─── Texto para revisão ───

14) Espaço Aberto ao Diálogo (EAD)
Este é local onde mais directamente se tenta servir a verdadeira missão da Comunidade: iniciar o processo de reintegração dos indivíduos que assim o desejem, ou reencaminhá-los para os serviços mais adequados a situações críticas (como a doença mental severa).
15) Espiritualidade
Também conta com voluntários este espaço de religião e fé que durante a festa de natal tem lugar na capela da UL.
16) Presentes
É à saída da festa que cada convidado recebe, das mãos dos voluntários, um presente, previamente divididos e embrulhados por estes.
17) Decoração
A cargo de um grupo voluntário que se auto-designa “Caos de Coração”, consiste, comonão poderia deixar de ser, no decorar de todos os espaços que integrarão a festa de natal, bem como no transporte das embalagens com efeites.
18) Limpeza
Numa titude de humorada ironia, os coordenadores desta equipa de voluntários defendem que se trata da função mais “sexy” de todas. A ela compete a higienização de todo o recinto, assegurando a bem estar de todos os presentes (convidados e voluntários). Trata-se de uma tarefa que é levada a cabo numa união de esforços entre a CVP e a CML.

─── Material extraído ───

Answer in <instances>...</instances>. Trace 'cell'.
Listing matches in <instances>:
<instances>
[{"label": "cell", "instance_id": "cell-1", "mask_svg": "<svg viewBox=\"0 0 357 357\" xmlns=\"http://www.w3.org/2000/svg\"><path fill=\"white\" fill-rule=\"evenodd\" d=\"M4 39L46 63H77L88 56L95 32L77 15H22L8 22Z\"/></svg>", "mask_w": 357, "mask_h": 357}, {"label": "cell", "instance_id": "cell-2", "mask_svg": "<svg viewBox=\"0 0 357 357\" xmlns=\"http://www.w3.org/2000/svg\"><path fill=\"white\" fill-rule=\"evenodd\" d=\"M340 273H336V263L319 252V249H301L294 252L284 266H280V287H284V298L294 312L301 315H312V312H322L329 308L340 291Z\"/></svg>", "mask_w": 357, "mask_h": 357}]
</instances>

───

#### Problema A
Liste os títulos numerados das secções que aparecem no texto para revisão, sem os números.
#### Problema B
Responda às perguntas seguintes com base no texto para revisão.
(i) Em que local tem lugar o espaço de religião e fé durante a festa de natal?
(ii) Que nome dá a si próprio o grupo voluntário responsável pela decoração?
(iii) Entre que entidades é feita a união de esforços na tarefa de limpeza?

#### Área de resposta A
Espaço Aberto ao Diálogo (EAD)
Espiritualidade
Presentes
Decoração
Limpeza

#### Área de resposta B
(i) Na capela da UL.
(ii) "Caos de Coração".
(iii) Entre a CVP e a CML.